_YOUR OBJECTIVE:_ Pull out every line of the items below that contains the string "comparing". Case counts.

--------------------------------

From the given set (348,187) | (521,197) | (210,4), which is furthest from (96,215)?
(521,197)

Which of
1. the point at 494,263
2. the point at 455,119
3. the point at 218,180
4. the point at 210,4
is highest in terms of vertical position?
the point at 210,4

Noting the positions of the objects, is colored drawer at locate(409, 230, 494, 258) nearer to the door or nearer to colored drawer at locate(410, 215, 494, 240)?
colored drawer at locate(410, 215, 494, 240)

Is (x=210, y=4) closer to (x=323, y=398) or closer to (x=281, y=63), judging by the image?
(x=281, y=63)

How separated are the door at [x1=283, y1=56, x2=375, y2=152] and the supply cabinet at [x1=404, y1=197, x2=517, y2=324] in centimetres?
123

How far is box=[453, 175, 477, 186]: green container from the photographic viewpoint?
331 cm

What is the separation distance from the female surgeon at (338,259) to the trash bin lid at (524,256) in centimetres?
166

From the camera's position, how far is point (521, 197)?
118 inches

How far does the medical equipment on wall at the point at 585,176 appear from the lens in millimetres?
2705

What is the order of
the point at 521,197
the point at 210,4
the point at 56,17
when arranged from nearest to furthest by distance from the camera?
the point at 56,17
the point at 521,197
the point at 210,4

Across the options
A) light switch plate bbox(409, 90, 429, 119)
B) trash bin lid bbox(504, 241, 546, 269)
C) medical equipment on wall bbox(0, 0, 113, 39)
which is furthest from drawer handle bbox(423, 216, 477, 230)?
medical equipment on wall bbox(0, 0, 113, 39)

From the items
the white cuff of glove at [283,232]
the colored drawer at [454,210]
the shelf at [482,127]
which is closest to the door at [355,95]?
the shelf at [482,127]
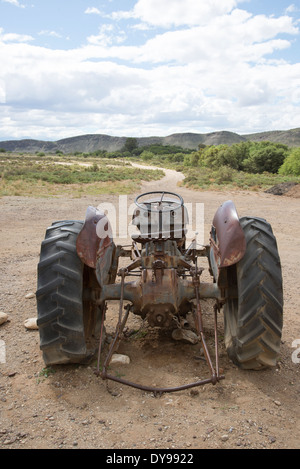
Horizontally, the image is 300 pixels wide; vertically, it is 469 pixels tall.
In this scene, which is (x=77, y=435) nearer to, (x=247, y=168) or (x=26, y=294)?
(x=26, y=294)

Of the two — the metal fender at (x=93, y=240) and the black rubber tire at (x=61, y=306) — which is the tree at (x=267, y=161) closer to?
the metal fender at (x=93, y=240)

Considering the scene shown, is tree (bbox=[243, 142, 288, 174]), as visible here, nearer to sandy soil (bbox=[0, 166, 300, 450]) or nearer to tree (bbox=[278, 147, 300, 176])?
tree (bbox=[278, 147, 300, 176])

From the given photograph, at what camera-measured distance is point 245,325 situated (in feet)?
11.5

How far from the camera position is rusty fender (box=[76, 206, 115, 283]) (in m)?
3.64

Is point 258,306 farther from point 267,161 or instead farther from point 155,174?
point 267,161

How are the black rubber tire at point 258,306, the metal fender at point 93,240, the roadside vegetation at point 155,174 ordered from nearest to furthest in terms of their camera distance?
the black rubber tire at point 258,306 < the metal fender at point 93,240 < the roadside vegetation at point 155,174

--------------------------------

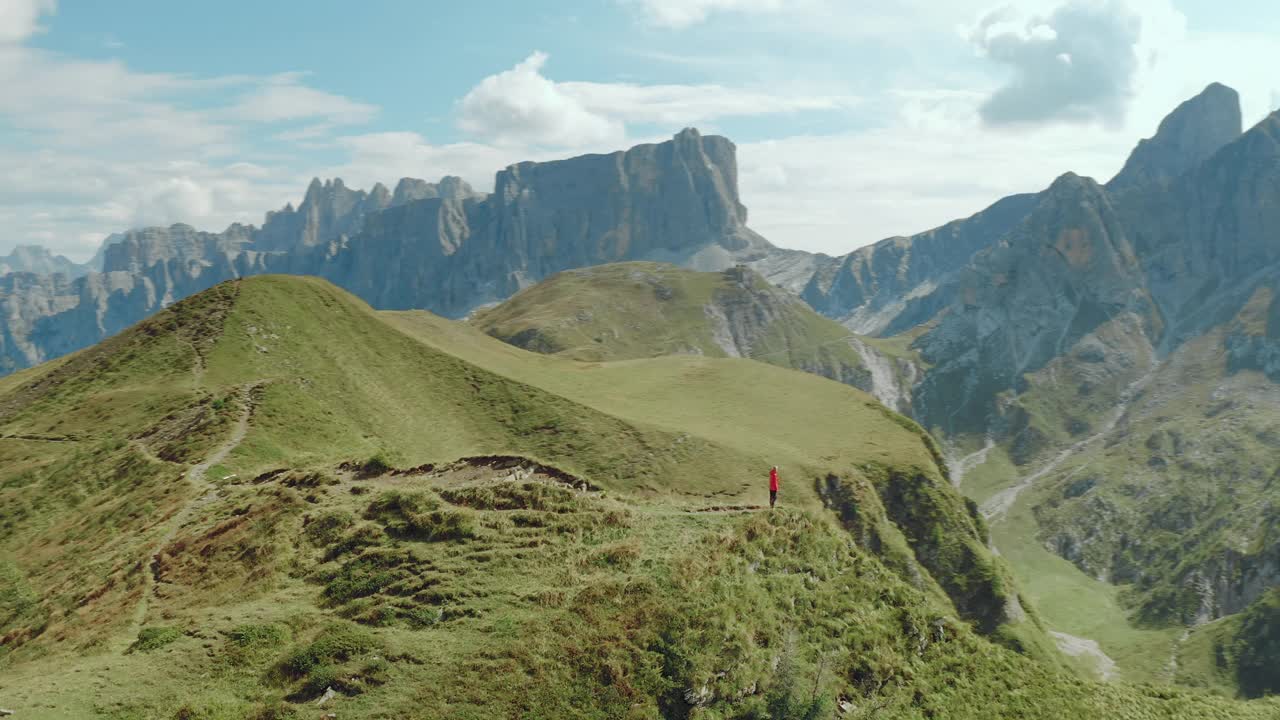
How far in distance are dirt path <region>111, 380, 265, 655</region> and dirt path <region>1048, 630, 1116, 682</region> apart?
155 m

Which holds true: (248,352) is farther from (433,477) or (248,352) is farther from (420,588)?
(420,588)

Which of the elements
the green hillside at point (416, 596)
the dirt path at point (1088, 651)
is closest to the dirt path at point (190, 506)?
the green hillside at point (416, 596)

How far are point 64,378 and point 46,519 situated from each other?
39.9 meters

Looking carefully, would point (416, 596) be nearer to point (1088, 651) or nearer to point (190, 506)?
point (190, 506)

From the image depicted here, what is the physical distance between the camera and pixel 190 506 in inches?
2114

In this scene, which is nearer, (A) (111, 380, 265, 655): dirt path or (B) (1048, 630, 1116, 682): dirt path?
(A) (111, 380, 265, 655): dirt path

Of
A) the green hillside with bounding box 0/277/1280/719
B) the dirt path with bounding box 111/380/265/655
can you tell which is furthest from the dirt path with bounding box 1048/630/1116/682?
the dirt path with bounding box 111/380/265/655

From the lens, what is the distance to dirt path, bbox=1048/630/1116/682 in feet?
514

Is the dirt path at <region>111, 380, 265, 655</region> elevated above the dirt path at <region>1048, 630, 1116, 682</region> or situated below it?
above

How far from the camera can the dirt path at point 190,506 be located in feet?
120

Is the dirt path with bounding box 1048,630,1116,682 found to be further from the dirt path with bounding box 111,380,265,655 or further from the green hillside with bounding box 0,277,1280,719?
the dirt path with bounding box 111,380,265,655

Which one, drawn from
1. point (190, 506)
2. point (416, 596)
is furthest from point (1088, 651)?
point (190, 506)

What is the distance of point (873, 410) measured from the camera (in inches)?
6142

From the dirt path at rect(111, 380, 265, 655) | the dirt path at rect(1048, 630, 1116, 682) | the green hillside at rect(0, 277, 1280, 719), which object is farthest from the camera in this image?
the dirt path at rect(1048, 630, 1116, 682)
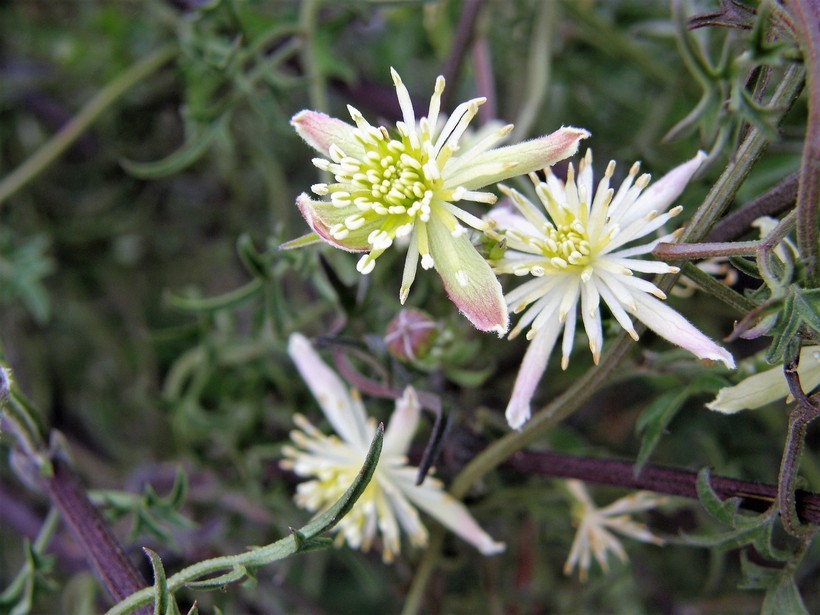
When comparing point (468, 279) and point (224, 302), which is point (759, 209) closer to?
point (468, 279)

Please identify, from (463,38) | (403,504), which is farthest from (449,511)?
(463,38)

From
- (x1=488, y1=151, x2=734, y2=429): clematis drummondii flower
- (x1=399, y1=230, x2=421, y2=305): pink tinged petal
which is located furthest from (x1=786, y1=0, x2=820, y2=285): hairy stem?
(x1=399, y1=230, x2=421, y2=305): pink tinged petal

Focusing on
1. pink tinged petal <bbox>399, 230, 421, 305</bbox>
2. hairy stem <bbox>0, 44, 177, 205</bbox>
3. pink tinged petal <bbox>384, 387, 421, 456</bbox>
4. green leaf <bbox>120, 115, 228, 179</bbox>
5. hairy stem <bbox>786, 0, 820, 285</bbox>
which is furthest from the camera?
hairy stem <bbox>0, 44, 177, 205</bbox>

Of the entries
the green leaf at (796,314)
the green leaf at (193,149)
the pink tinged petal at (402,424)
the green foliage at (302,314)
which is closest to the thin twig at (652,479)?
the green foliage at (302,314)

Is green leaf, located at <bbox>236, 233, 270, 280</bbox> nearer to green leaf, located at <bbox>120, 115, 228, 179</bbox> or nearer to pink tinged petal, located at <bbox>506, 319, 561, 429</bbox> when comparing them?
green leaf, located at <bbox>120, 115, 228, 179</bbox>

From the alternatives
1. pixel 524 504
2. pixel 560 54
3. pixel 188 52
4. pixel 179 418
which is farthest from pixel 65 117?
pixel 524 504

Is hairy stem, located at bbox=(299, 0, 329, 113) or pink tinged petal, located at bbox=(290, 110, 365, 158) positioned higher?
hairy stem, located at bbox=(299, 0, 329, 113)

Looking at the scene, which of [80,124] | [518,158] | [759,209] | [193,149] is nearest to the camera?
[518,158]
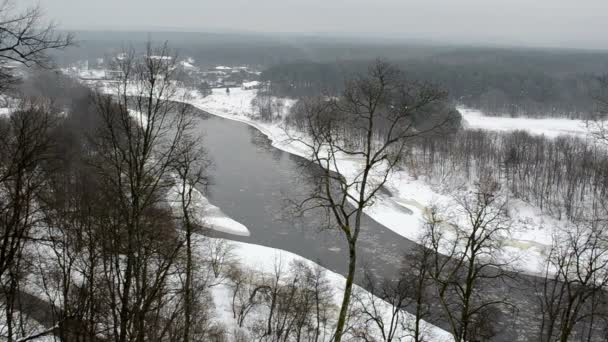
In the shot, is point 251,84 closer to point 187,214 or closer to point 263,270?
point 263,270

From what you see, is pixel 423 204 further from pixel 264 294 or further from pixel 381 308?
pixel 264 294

--------------------------------

_PROBLEM SOLUTION:_
When comparing point (468, 279) and point (224, 302), which is point (759, 209) closer to?
Is green leaf, located at <bbox>236, 233, 270, 280</bbox> nearer to green leaf, located at <bbox>120, 115, 228, 179</bbox> or nearer to pink tinged petal, located at <bbox>506, 319, 561, 429</bbox> when comparing them?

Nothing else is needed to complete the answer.